She halted, her temper starting to make an appearance. The rage built in the pit of her stomach and ran through her blood; throughout the network of vessels to the tips of her fingers and toes and roots of hair that was bound by the black ribbon at the nape of her neck.
She turned sharply around, her head snapping with the motion, her storm- gray eyes burning and discerning nothing but the heavy swirls of fog. "Night, are you still there or has my wish come true and you've finally ended your pitiful life by jumping off the bridge?"
Her scathing remark fell short in the vapors. After a few moments of impatient waiting, Angel espied a dark figure approaching her through the veils of mist. An eyebrow cocked insolently and arms crossed over her chest, she waited as the figure's image grew sharper as the vividness of his ebony cloak incremented. The figure finally stood before her, resembling Death prepared to beckon her into the mist due to his garments of clothing.
A wry smile crossed her full lips at the morbid thought. Well, it isn't far from the truth, she thought with a hint of sick amusement.
From the visage shadowed by the hood came the oleaginous voice of Nero Night. "Jiminy, Angel, are you always this charming or did I just catch you on a bad day?"
With one expeditious motion he grasped the front of his hood and threw is back, revealing his summer-tanned skin. A coat of the fog's dew clung to his face and gave his already oily hair a disgusting gleam. A deep scowl lined his thin lips and caused his dark eyes to glow. He glared hatefully as his words lost their hint of amusement.
"Jesus, Angel, I don't see how Finesse can put up with all your bullshit. If I could of I would push you off the goddamn bridge and just go to Brooklyn and finish the job myself."
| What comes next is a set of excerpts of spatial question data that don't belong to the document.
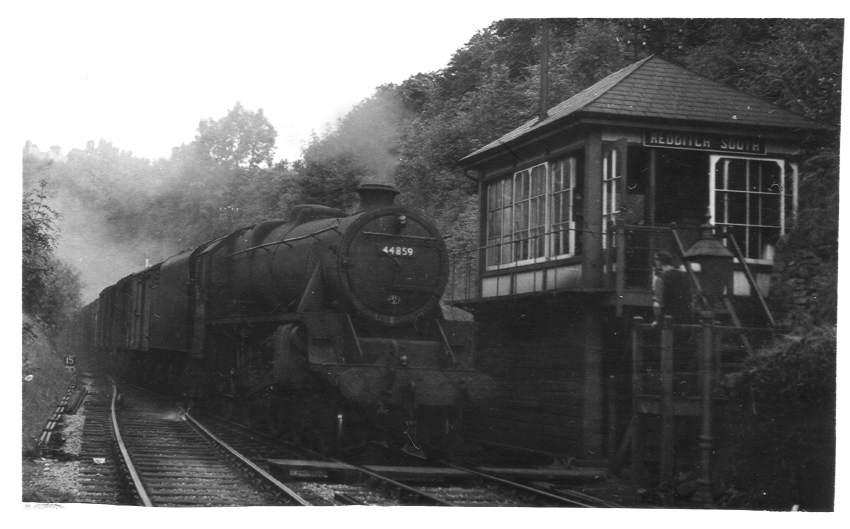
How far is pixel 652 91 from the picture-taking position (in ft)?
28.7

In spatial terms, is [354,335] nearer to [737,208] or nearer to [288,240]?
[288,240]

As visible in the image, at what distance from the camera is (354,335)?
8883mm

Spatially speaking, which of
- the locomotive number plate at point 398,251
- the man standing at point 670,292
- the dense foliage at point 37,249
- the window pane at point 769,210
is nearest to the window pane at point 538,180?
the locomotive number plate at point 398,251

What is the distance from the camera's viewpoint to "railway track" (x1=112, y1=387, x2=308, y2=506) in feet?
22.8

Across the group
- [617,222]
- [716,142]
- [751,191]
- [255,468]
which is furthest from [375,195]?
[751,191]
His hood still lowered; Night stalked past her, Angel's loathing gaze following him. "Finish the job? Finish the job? You make it seem as though we are going to assassinate someone!" Her voice was low, and she trembled as she fought to bridle the rage.
Night did not reply as he continued to briskly stride forward, a slight breeze circumventing through the thick fog, tossing his cloak behind him. His insolent silence was the match that ignited the impatient fury that fought to be uncaged within her. Her face becoming livid and her eyes burning with a fire, she tempestuously strode over to Night, standing before him and causing him to halt.
She gazed up at him, a zephyr throwing back her hood and caressing her bound hair as it tossed behind her. "Nero Night, I swear to all that is still holy and pure in this world that if you even draw one of your weapons I'll have no qualms whatsoever with keeping the oath I made that night."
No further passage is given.